The meeting eased some of the acrimony seen on Tuesday when four eastern European countries were overruled in their opposition to a plan to distribute 120,000 asylum seekers proportionally among member states. That number is still only a fraction of the almost half a million who have arrived in the EU this year.
Already, the wealthier countries of northern Europe are starting to push back some of the thousands of people who have crossed their borders, reasserting the principle that refugees must request asylum at the point where they enter the bloc – a demand of overwhelmed transit countries such as Hungary.

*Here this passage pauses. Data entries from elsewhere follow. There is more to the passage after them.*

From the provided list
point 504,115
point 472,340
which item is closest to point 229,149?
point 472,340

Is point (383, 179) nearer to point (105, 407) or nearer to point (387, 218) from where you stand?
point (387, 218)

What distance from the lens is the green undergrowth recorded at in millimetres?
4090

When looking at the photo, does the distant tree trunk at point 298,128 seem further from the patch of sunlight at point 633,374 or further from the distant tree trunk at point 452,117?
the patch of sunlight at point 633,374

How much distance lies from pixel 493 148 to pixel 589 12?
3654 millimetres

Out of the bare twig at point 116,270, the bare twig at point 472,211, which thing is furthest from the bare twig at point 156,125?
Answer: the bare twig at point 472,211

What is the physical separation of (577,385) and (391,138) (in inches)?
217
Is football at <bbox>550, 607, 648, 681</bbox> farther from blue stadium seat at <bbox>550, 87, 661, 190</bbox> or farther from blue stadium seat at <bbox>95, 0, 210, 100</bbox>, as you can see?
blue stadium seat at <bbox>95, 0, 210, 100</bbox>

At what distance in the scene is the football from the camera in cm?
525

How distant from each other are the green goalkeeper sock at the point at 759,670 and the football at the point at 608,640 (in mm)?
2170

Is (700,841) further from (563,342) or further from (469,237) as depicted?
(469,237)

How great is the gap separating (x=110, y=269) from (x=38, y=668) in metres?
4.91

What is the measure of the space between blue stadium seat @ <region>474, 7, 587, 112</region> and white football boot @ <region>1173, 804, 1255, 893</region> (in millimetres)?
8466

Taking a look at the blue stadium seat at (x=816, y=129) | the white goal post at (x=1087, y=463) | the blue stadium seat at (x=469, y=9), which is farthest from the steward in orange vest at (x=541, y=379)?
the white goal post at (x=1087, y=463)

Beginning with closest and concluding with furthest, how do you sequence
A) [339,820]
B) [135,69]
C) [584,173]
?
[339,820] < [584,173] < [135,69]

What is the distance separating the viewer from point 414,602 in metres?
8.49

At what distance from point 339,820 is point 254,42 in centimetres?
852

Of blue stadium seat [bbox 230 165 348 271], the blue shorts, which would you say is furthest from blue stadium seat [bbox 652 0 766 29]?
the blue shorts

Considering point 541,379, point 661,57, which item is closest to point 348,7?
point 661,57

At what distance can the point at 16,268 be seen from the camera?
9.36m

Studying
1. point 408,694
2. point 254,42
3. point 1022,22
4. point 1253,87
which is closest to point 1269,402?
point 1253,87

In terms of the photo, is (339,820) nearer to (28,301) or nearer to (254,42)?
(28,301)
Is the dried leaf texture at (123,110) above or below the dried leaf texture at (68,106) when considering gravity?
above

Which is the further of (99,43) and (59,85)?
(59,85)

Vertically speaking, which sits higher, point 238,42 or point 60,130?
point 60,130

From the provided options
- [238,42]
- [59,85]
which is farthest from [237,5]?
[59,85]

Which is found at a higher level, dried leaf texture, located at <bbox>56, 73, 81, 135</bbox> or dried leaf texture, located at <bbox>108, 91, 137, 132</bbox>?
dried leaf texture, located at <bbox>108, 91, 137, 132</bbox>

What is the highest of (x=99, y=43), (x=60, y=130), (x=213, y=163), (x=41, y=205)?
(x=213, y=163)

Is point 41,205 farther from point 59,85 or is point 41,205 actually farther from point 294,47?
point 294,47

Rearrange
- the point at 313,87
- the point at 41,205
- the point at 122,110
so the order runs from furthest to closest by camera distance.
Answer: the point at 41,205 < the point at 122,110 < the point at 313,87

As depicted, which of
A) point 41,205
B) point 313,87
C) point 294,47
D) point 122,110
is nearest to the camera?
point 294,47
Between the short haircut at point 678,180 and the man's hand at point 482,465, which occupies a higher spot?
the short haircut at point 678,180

Austrian Interior Minister Johanna Mikl-Leitner said her country, which together with Germany temporarily waived the rule for Syrian refugees three weeks ago, had sent back more than 5,000 migrants to safe EU countries that they had crossed. Running behind events
“For a functioning asylum system, you need an effective return policy, and there's still a lot of work to do on this,” she said.

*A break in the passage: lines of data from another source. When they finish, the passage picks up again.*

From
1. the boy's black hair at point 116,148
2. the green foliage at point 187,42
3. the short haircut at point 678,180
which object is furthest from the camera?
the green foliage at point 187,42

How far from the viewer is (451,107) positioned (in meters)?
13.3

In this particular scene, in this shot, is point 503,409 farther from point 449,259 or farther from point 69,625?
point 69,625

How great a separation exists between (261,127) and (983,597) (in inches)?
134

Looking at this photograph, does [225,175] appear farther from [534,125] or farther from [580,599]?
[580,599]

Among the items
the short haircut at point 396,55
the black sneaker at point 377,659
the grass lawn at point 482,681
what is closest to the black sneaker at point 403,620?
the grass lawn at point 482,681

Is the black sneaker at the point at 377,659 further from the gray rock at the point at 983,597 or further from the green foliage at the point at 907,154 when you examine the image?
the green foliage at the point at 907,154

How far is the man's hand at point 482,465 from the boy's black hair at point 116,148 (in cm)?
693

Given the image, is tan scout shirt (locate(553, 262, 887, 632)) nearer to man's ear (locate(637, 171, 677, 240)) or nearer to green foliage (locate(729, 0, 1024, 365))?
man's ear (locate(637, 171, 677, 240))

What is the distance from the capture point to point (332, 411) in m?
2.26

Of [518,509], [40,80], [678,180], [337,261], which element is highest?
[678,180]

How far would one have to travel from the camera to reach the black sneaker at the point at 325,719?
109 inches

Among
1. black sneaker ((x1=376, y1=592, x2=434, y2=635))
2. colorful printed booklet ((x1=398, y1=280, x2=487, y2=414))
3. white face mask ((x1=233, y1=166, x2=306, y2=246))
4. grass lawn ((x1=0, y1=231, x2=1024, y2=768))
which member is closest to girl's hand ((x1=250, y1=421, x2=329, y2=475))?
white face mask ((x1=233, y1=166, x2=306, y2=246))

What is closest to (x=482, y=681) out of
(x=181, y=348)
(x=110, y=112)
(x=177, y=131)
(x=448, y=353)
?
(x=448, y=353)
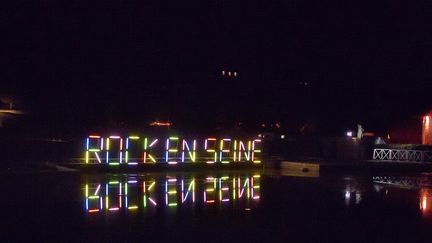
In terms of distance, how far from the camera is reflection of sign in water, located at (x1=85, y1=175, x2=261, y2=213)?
17172mm

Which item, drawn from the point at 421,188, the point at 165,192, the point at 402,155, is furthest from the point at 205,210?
the point at 402,155

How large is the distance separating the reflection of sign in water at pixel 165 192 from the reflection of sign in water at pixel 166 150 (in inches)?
180

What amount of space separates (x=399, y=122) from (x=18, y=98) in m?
34.8

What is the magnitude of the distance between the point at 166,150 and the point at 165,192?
12.3 meters

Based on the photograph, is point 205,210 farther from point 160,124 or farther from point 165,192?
point 160,124

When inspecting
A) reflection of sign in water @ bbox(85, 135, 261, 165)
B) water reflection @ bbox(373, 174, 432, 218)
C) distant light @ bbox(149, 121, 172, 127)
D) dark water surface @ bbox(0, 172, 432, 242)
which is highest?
distant light @ bbox(149, 121, 172, 127)

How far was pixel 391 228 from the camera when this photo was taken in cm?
1409

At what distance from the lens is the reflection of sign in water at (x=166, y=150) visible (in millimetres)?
30344

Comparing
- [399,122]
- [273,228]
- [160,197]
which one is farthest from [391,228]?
[399,122]

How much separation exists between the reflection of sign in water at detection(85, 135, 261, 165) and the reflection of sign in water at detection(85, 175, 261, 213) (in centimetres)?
457

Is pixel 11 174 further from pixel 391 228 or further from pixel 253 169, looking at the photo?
pixel 391 228

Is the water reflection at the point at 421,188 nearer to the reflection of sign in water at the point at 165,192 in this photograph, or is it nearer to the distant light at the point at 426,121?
the reflection of sign in water at the point at 165,192

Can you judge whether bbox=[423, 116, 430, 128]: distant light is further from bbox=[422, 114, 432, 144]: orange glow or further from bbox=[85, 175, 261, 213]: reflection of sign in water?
bbox=[85, 175, 261, 213]: reflection of sign in water

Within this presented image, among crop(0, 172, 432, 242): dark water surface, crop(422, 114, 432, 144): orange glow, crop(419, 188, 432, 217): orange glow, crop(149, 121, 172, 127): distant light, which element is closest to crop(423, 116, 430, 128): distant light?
crop(422, 114, 432, 144): orange glow
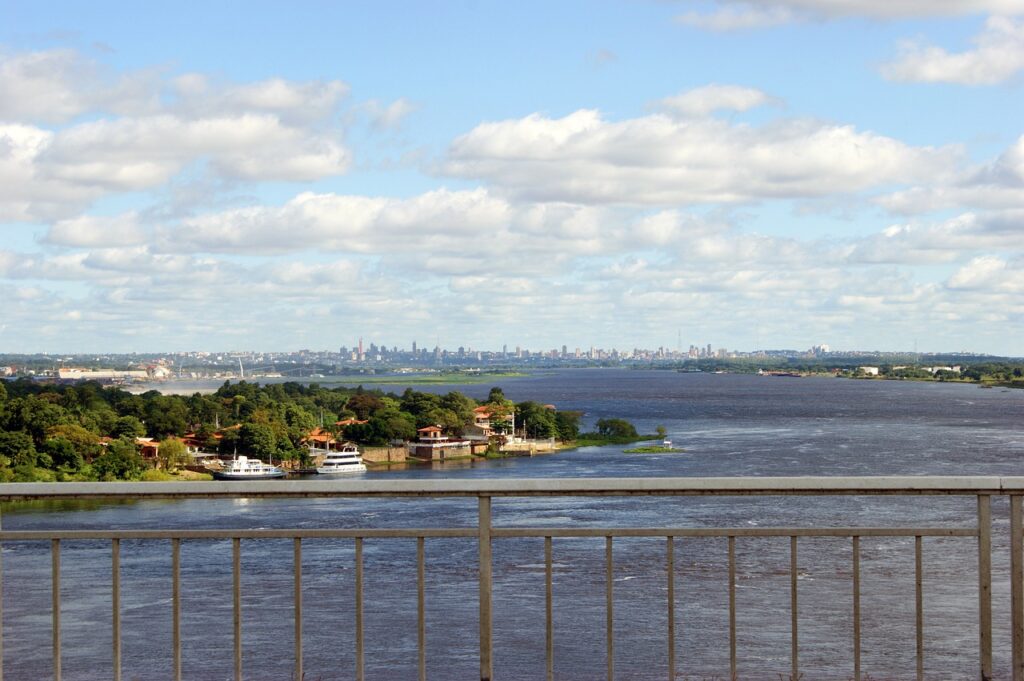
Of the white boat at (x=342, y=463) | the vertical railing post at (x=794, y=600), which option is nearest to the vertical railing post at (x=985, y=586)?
the vertical railing post at (x=794, y=600)

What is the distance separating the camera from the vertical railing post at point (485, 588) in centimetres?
418

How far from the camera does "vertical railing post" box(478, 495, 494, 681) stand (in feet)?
13.7

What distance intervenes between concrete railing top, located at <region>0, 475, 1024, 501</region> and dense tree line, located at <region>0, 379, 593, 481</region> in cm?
4920

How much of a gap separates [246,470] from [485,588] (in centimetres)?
6002

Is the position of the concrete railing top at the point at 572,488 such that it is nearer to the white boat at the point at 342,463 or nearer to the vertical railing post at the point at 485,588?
the vertical railing post at the point at 485,588

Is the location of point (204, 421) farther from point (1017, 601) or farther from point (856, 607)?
point (1017, 601)

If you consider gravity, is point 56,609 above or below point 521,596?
above

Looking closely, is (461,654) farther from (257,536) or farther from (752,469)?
(752,469)

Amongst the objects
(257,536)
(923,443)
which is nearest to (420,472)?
(923,443)

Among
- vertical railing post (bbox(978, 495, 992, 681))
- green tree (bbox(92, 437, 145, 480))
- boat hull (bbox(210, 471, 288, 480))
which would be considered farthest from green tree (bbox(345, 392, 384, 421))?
vertical railing post (bbox(978, 495, 992, 681))

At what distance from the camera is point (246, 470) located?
62.1m

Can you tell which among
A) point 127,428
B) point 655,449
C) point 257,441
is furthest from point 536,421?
point 127,428

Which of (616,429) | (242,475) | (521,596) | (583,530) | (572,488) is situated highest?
(572,488)

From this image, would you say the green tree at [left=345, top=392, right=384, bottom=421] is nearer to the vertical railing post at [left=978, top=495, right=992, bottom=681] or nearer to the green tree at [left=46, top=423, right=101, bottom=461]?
the green tree at [left=46, top=423, right=101, bottom=461]
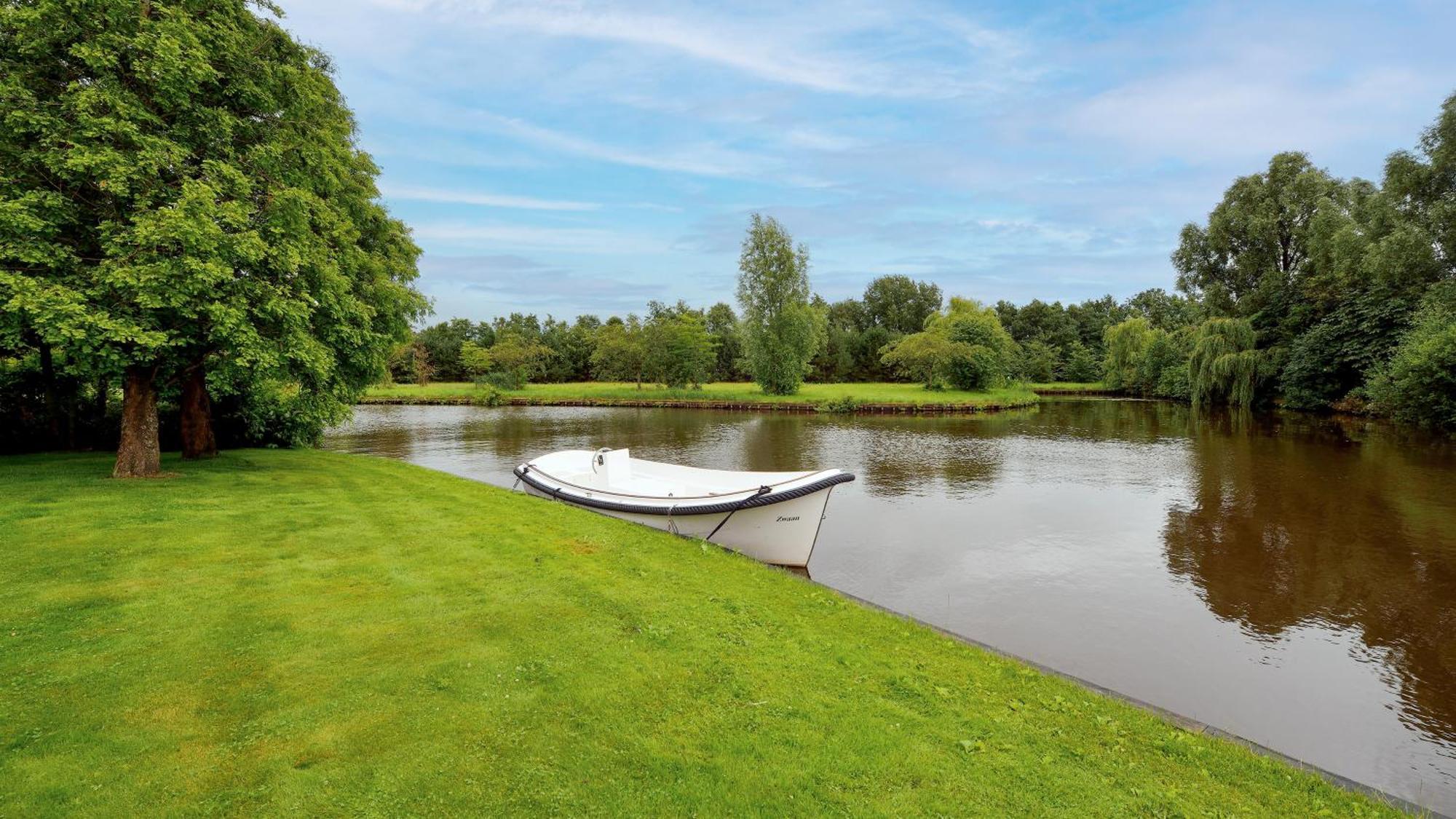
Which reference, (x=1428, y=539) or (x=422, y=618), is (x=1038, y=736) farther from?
(x=1428, y=539)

But Bulgaria, until now a secondary transit country for refugees, feared that the EU's latest actions would only divert more of the migrants coming from Turkey onto its territory.

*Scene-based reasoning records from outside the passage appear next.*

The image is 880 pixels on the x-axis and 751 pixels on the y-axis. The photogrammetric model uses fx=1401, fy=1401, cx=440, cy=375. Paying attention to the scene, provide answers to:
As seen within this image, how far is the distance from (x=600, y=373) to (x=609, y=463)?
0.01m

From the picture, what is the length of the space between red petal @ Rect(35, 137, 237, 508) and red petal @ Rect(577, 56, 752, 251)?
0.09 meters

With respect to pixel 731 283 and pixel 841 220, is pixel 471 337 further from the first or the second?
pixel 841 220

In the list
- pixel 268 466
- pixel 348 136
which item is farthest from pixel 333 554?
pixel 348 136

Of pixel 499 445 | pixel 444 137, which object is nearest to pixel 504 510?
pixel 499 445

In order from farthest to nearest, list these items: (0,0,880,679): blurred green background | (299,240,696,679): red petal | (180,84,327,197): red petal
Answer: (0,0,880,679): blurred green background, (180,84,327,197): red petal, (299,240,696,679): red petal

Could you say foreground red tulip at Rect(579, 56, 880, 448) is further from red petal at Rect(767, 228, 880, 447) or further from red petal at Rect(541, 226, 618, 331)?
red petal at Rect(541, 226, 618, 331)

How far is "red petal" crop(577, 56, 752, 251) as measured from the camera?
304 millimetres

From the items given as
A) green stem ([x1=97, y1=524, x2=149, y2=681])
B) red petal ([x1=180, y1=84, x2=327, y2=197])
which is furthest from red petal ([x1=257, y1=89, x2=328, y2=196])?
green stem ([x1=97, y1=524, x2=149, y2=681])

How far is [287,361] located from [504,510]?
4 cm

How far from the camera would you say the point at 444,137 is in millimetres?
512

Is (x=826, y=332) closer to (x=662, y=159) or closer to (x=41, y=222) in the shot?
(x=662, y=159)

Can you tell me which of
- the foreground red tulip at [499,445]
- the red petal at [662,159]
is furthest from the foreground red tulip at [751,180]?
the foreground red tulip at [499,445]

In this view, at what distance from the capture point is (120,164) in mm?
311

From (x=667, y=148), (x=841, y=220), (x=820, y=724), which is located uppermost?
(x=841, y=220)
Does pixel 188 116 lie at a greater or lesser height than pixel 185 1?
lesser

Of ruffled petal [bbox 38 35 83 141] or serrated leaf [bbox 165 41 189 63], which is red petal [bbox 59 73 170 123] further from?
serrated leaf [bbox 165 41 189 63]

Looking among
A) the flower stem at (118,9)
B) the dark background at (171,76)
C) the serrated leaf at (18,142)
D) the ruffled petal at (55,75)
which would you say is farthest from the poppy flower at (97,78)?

”Should we wait until 300,000 refugees enter Bulgaria before we summon an extraordinary sitting for Bulgaria, too?” Prime Minister Boiko Borisov told reporters.
”We are running behind events … In the EU we gather only to say how many billions should be allocated and where to relocate the migrants. We cannot take any other decisions that get ahead of events.”
Germany has offered the warmest welcome to refugees, especially those from Syria, with business leaders and the government saying migration can help to counter the effects of an ageing population and prevent a shortage of labour.
Nevertheless, many Germans are concerned about how easily the newcomers can be integrated, not least some of Chancellor Angela Merkel's political allies.
Germany expects to receive 800,000 migrants in 2015, but even last year the population rose by 430,000 to 81.2 million, its biggest increase since 1992, the German statistics office said.
A strong economy means many will find work. German unemployment is expected to fall by 100,000 this year, although the labour office research institute IAB said it could rise again by 70,000 in 2016 under the influx of newcomers.